Five peribulbar injection techniques were developed via trial and error. First, we used two injection techniques reported in people, 19 cats 17 and dogs, 18 where the needle is inserted at the ventro-lateral (VL) orbit (Figure 1(a)) or the dorso-medial (DM) orbit using a 75° estimated needle angle to the orbit floor (DM-75°; Figure 1(b)). As the DM seemed to result in vascular intracranial contrast, the needle angle to the orbit floor was changed to 45° (DM-45°; Figure 1(b)). Finally, two more injection sites were investigated: the medial canthus (MC; Figure 1(c)), which was reported in dogs, 18 and the mid-ventral (MV; Figure 1(d)), which was investigated in order to avoid the retro-orbital plexus of rats. 20 A volume of 0.1 mL/100 g was used based on extrapolation from cat studies, 17 which resulted in some exophthalmos, reported previously in cat and dog cadavers.17,18 A supplement of another 0.1 mL/100 g was tested in two eyes with the DM-75° technique, but this resulted in severe exophthalmos and was not assessed further.

Peribulbar injection techniques in rats. Needle insertion is shown at (a) the ventro-lateral (VL), (b) dorso-medial with 75° angle to the orbit floor (DM-75°) or 45° angle (DM-45°), (c) the medial canthus (MC) and (d) mid-ventral (MV).

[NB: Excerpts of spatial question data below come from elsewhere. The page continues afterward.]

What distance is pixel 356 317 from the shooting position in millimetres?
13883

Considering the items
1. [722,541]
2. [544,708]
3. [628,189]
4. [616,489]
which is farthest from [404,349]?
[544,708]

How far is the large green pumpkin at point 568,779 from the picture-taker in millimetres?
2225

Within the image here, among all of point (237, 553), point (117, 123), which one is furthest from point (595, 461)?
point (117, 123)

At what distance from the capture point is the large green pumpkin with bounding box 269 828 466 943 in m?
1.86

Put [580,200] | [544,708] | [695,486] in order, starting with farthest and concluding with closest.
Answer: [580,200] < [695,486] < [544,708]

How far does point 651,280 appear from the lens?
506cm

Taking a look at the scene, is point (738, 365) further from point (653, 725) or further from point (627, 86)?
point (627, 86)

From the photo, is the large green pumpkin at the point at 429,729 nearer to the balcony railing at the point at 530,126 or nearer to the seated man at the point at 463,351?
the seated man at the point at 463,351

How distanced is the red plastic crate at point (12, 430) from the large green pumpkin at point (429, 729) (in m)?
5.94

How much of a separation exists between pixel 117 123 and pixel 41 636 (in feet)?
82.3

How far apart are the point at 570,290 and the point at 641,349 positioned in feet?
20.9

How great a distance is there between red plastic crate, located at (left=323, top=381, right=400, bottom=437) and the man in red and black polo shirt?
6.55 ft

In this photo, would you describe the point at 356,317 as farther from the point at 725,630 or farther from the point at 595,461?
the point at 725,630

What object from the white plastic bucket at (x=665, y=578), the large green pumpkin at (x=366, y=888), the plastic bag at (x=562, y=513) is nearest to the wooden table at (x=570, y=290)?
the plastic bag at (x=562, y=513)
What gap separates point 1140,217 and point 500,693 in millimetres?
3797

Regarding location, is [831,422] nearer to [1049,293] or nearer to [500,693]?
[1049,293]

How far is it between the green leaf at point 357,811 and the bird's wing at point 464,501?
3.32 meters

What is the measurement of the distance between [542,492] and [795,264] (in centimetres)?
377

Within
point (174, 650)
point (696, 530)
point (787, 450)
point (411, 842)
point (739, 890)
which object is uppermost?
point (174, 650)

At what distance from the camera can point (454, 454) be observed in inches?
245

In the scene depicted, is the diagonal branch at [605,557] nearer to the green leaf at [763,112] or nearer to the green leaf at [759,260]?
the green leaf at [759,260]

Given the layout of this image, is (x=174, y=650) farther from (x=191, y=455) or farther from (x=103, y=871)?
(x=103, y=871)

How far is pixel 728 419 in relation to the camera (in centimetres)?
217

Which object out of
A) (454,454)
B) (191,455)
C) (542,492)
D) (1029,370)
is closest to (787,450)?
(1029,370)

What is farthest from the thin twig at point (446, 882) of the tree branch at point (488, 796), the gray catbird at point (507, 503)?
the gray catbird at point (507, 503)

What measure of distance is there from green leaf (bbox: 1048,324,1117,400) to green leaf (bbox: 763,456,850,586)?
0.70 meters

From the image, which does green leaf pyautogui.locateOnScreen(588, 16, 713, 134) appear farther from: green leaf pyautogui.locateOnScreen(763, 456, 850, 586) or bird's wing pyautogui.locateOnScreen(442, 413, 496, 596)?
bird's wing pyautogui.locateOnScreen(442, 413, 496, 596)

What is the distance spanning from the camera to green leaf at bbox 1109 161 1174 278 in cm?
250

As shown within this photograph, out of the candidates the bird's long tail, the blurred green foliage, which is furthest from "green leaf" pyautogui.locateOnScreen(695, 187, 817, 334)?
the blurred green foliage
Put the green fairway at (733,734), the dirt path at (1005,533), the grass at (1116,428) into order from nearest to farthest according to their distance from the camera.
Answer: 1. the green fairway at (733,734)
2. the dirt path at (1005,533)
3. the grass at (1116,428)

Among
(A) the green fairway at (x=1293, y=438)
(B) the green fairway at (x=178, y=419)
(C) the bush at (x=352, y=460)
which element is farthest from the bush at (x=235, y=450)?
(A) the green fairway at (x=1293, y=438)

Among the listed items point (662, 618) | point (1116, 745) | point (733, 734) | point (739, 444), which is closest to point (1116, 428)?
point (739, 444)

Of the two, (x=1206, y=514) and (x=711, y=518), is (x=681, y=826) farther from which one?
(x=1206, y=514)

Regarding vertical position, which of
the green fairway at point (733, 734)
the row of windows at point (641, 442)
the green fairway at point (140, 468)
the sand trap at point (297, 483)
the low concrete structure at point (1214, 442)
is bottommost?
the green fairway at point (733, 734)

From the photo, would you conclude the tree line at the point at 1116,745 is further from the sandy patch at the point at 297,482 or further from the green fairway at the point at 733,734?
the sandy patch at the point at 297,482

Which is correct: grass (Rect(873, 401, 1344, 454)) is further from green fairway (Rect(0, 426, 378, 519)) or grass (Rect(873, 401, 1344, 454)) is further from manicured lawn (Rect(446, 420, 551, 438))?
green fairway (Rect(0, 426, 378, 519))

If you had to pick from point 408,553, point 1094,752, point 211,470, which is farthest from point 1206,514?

Computed tomography (CT; Philips MX8000 IDT; Philips Medical Systems Technologies Ltd, Cleveland, OH) was used to image injectate distribution and to compare the four injection techniques. CT scans were performed using an ‘EAR’ protocol with contiguous transverse slices 0.8 mm thick, a KV of 90 and a MAS of 150. A board-certified veterinary radiologist (K.B.), who was masked to the technique used, reviewed the CT images using an open-source image analysis software programme (Horos; Horos Project) in bone and soft-tissue window. Injectate distribution was scored at four locations: extraconal, intraconal, around the optic nerve and at the orbital fissure (scale 0–2 for each location; 0 = none, 1 = good, 2 = excellent), and the total scores were summarised (scale 0–8, where 0 = none and 8 = excellent; Table 1). Injectate distribution likely to produce successful anaesthesia was defined as moderate to large intraconal distribution and moderate to large optic nerve contact (Table 1). This assessment method was previously used to develop PBA techniques in cat and dog cadavers.17,18 Additionally, complications such as accidental intraocular, intravascular or intra-thecal injectate were recorded.
Scoring system guidelines for lidocaine:iohexol 1:1 (volume ratio) injectate distribution following peribulbar injections in rat cadavers.
Part 2: Exploring PBA techniques and the volume required in an experimental setting
Two rats (n = 4 eyes) were used in a randomised, masked, crossover study design with a two-week washout period between treatments. The two superior techniques with the highest total score from part 1 of the study were used (DM-75° and MC). Each rat was injected twice with both techniques (n = 2 per technique), each technique in a different eye. Randomisation of treatments and the eye to be treated (right or left) was performed using a computer-generated random list (https://www.random.org/lists/). Two volumes of bupivacaine hydrochloride 0.5% (Marcain heavy; Aspen Pharma Trading Ltd, Dublin, Ireland) were tested. In the first session, a volume of 0.1 mL/100 g (5 mg/kg) was used (based on the rat cadaver study), but since severe exophthalmos was observed and anaesthetic effects were excessively prolonged, the volume was reduced to 0.05 mL/100 g (2.5 mg/kg) in the second session (n = 2 per volume).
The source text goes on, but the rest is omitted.